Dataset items
┌──

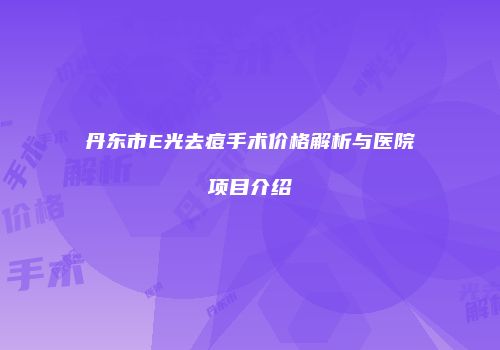 丹东市E光去痘手术价格解析与医院项目介绍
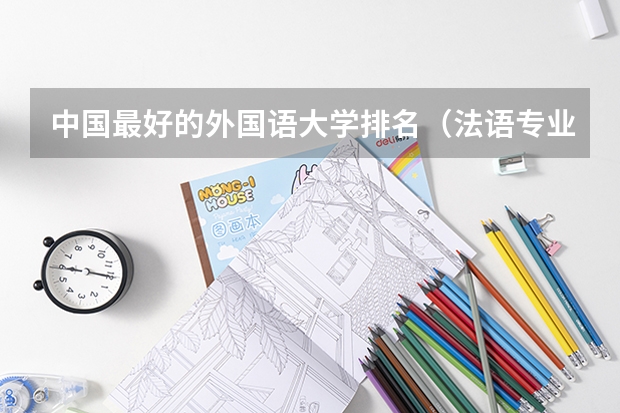 中国最好的外国语大学排名（法语专业大学排名）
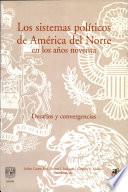 Los sistemas políticos de América del Norte en los noventa
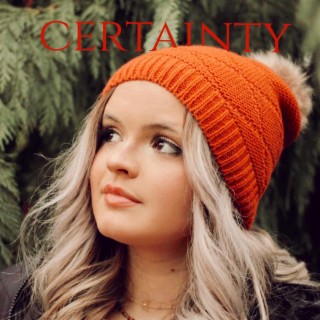 Certainty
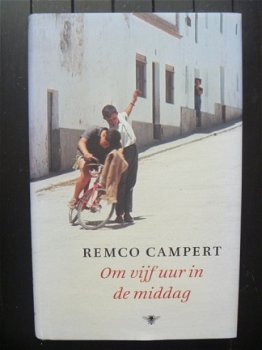 Remco Campert - Om vijf uur in de middag - 1e druk gebonden - 1
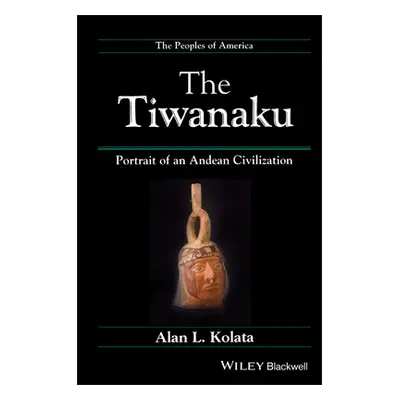 "The Tiwanaku: Portrait of an Andean Civilization" - "" ("Kolata Alan L.")(Pevná vazba)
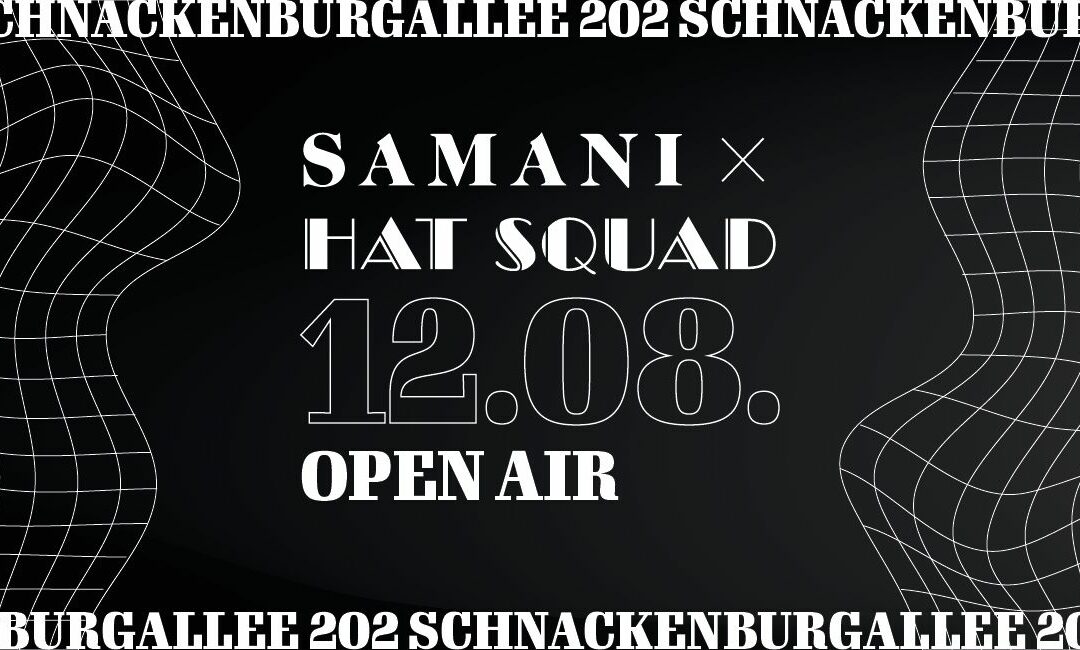 Samani x Hat Squad open air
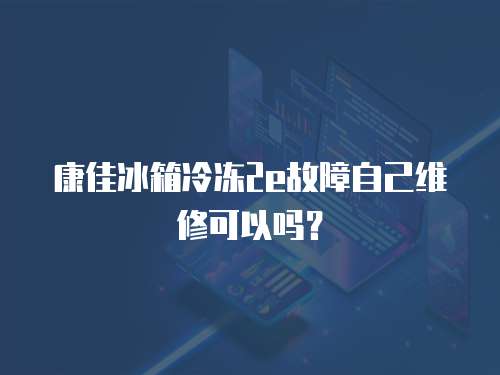 康佳冰箱冷凍2e故障自己維修可以嗎？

└──

An exact transcription of all the entries is required, without the pictures.

 丹东市E光去痘手术价格解析与医院项目介绍
 中国最好的外国语大学排名（法语专业大学排名）
 Los sistemas políticos de América del Norte en los noventa
 Certainty
 Remco Campert - Om vijf uur in de middag - 1e druk gebonden - 1
 "The Tiwanaku: Portrait of an Andean Civilization" - "" ("Kolata Alan L.")(Pevná vazba)
 Samani x Hat Squad open air
 康佳冰箱冷凍2e故障自己維修可以嗎？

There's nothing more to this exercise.